▸ TASK SET
[1] According to the blog page below, how many times has the writer watched From Hell in the past three weeks?
[2] List every book or film title named in the blog page below.

▸ READING PASSAGE
'''

Monthly Archives: February 2014

A Scar Means…

“I ask you right here please to agree with
me that a scar is never ugly. That is what
the scar makers want us to think. But you
and I, we must make an agreement to defy
them. We must see all scars as beauty.
Okay? This will be our secret. Because
take it from me, a scar does not form on
the dying. A scar means, I survived.”
“Little Bee”, Chris Cleave

Laudanum Daydreams

These days I cannot help myself from the fantasy draw of laudanum.

I have watched From Hell a good four or five times in the past three weeks.

Read every novel I can find that involves an addiction (The Kitchen House is one I most sympathize with).

I am lost. I ache. I writhe. I am too sharp in this world and I cannot handle it well.

If only I could fade.  Even slightly.  For a time…

My doctor has recently stopped prescribing me any painkillers for the crippling side effects related to the ongoing malignant hypertension struggle.  He states that they only cause more of a yo-yo effect.  I understand where he is coming from, but the pain from this illness is so very difficult to handle with anything over the counter.

I cling to the remaining two bottles of painkillers prescribed in the past.  But I keep swearing to myself that I must save them for when the pain is bad enough to have me crying.  Which still happens too often.

I am given endless supplies of Phenergen and Ativan.

I admit to the occasional self-medicating with these.  Anything to just make it stop.

The doctor is still focused on this fantasy of getting me surgery.  But every single surgeon and anesthesiologist has refused to agree.  They say I am too high risk.

'''

▸ DATA SHOWN
'''

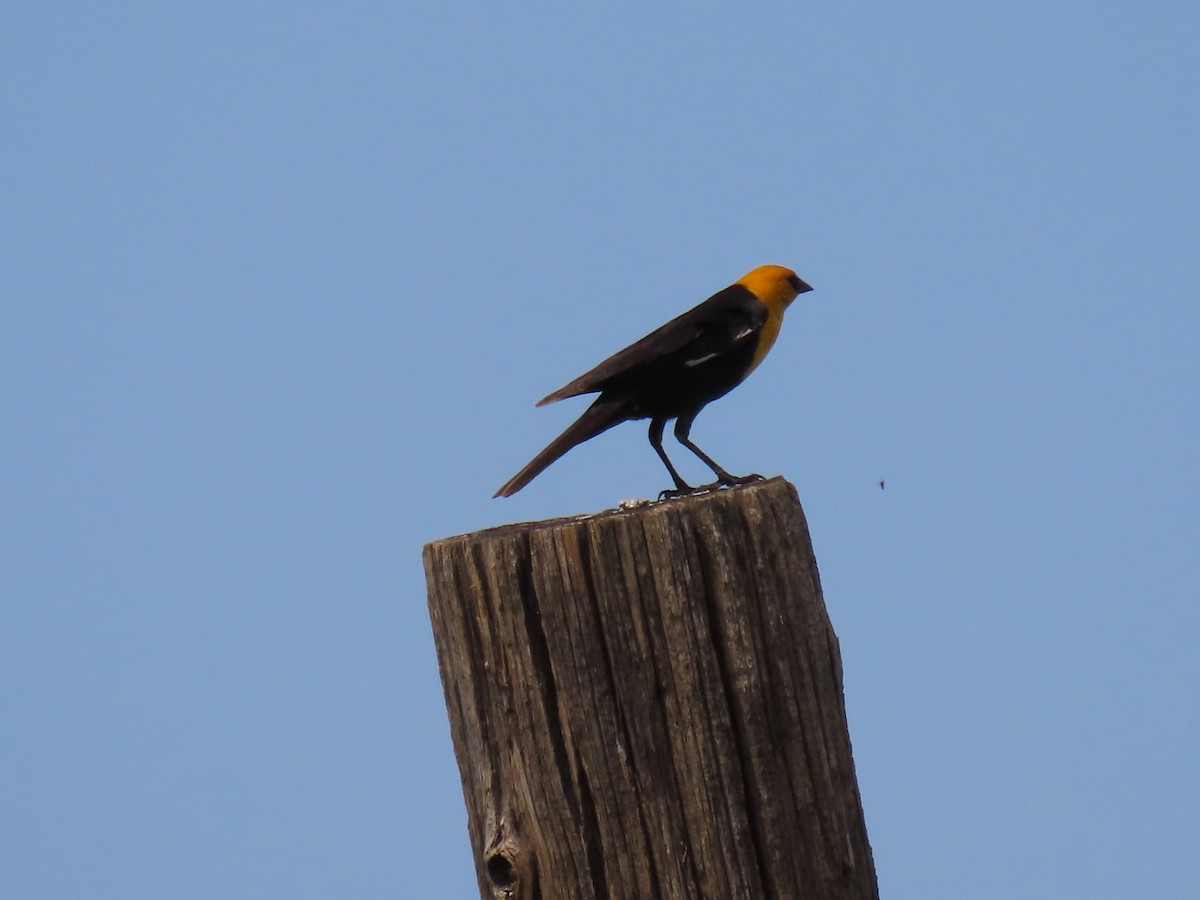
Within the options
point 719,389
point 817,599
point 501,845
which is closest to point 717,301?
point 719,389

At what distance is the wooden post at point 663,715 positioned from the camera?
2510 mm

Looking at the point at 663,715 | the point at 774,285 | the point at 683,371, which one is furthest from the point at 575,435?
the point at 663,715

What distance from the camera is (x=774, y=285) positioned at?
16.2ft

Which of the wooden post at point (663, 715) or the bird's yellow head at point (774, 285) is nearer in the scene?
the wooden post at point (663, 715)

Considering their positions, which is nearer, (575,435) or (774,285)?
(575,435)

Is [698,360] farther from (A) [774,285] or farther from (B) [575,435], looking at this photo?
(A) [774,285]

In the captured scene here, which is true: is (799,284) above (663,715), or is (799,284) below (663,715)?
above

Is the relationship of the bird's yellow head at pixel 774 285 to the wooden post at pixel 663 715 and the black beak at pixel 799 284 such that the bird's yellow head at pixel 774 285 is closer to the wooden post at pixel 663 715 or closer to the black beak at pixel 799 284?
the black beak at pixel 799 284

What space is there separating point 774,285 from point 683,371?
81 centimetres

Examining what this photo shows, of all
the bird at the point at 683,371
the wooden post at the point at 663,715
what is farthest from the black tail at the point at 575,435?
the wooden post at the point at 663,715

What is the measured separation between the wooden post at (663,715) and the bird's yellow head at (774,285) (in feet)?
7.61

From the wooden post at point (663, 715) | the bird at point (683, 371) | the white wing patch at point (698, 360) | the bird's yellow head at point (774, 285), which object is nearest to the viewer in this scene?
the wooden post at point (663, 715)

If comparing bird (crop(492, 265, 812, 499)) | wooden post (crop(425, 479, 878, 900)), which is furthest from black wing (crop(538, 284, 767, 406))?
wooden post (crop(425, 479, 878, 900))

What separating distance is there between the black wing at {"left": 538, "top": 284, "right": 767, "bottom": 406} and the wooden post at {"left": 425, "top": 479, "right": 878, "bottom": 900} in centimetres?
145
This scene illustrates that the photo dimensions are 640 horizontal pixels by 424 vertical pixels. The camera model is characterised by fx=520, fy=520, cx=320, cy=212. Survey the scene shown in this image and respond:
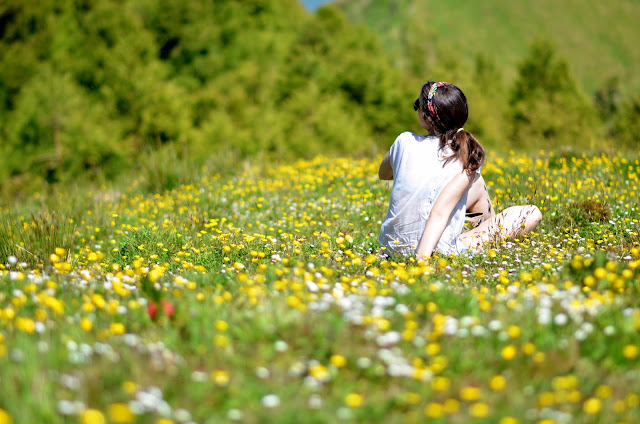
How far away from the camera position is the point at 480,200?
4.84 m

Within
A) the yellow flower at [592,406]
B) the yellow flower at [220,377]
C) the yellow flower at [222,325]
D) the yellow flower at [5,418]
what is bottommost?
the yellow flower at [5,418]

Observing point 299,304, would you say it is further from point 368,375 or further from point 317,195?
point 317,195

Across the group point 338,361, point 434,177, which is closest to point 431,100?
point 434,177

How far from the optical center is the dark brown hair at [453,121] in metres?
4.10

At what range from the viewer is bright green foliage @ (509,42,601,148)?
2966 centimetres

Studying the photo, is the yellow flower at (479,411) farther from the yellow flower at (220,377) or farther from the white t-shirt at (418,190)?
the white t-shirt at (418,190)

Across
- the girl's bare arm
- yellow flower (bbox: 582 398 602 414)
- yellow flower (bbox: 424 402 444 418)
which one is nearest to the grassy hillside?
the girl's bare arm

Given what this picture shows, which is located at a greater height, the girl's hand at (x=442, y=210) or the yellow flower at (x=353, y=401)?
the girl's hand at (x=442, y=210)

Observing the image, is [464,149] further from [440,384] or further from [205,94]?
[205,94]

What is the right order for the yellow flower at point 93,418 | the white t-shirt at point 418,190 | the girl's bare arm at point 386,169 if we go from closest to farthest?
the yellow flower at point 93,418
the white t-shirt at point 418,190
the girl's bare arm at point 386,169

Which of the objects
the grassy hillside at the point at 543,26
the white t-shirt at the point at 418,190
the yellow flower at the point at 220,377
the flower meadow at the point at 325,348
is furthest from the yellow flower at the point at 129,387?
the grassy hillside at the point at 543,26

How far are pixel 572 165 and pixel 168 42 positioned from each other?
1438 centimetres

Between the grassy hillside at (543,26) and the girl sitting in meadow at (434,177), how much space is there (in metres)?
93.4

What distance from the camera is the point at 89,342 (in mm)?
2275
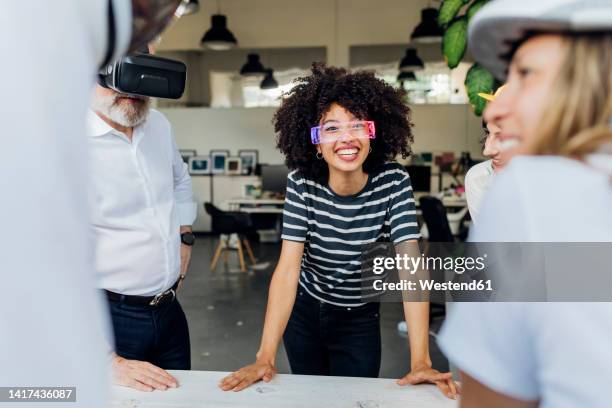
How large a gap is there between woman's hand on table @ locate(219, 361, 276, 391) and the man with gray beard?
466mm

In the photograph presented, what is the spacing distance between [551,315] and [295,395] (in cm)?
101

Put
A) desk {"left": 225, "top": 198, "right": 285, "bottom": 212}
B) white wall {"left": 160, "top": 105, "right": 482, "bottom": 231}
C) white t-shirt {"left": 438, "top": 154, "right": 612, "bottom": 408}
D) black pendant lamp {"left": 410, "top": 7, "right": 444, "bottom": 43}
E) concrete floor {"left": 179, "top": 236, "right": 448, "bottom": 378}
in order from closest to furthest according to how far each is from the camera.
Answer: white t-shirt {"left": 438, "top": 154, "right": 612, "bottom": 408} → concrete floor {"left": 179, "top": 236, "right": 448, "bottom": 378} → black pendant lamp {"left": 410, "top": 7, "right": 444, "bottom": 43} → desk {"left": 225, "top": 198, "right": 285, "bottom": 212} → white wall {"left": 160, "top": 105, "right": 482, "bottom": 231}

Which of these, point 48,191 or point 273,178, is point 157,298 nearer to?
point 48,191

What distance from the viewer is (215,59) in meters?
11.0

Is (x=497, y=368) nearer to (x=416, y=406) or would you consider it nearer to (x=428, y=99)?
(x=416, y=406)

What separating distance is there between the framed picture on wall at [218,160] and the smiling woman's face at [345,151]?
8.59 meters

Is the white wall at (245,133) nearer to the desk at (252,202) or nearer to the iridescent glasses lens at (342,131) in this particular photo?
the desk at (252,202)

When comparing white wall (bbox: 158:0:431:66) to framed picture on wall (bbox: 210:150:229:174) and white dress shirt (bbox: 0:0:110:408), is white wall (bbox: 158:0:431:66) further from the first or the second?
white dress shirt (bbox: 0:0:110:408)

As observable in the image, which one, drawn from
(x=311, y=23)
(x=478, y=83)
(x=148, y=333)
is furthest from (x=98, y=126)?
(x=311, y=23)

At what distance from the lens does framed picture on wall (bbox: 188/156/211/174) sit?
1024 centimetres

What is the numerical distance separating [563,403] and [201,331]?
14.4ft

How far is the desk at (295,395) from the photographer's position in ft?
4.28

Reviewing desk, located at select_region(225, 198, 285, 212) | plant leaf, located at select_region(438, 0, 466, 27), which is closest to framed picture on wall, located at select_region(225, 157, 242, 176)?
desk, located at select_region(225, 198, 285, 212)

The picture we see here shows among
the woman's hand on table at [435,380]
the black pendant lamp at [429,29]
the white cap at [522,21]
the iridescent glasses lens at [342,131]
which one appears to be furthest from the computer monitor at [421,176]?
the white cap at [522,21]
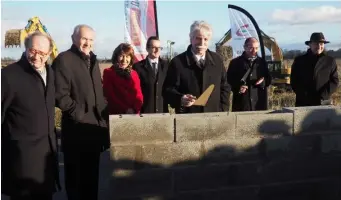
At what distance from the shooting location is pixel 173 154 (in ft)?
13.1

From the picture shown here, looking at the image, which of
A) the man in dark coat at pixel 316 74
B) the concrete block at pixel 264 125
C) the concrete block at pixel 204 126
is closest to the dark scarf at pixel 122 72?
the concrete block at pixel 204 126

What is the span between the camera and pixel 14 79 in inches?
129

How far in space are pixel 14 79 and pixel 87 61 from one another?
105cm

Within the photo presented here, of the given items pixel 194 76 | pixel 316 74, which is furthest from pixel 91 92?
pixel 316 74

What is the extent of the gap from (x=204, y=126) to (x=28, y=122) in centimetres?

'''
'''

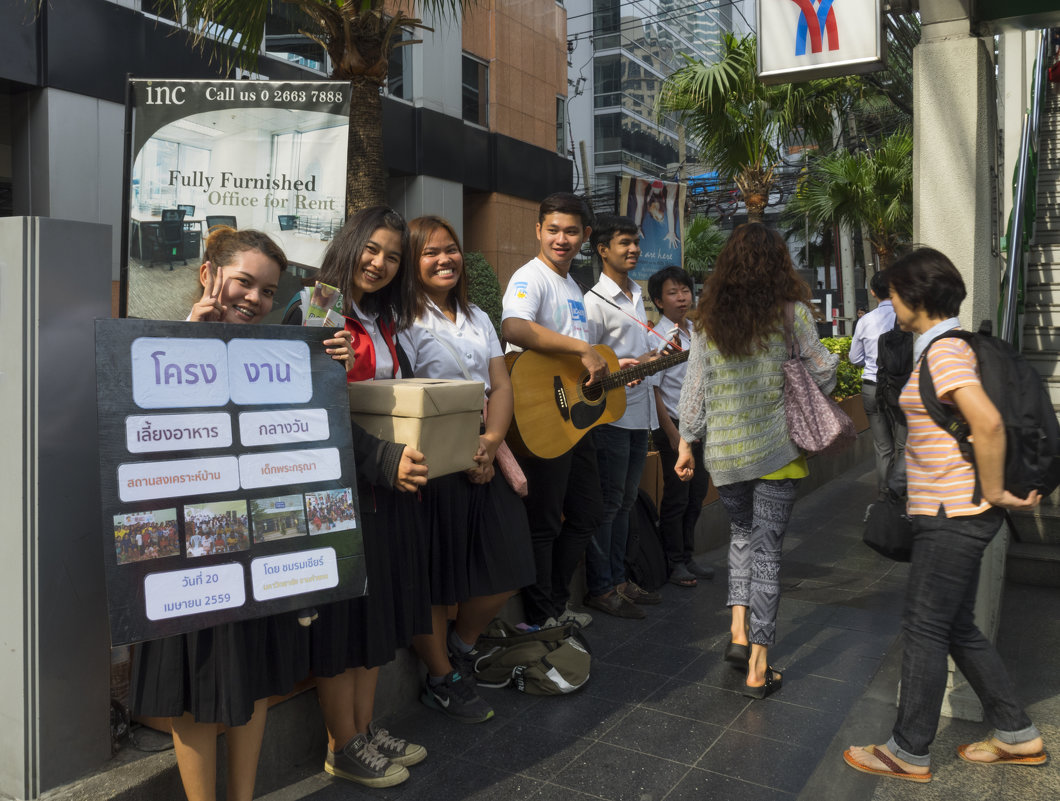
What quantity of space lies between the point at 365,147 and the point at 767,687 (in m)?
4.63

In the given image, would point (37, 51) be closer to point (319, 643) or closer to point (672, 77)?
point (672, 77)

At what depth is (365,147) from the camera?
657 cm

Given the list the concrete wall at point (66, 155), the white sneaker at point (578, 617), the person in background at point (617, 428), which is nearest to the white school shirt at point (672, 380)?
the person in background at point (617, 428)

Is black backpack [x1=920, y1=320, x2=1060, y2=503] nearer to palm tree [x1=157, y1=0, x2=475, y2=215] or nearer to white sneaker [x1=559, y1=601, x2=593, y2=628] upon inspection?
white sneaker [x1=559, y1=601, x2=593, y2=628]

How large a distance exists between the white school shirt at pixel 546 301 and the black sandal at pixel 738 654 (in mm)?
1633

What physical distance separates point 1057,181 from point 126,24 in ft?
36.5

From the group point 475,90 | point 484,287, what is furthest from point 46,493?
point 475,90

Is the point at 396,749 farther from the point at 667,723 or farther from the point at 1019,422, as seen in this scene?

'''

▸ SOLUTIONS TO EACH TASK
[1] Four or five times.

[2] Little Bee; From Hell; The Kitchen House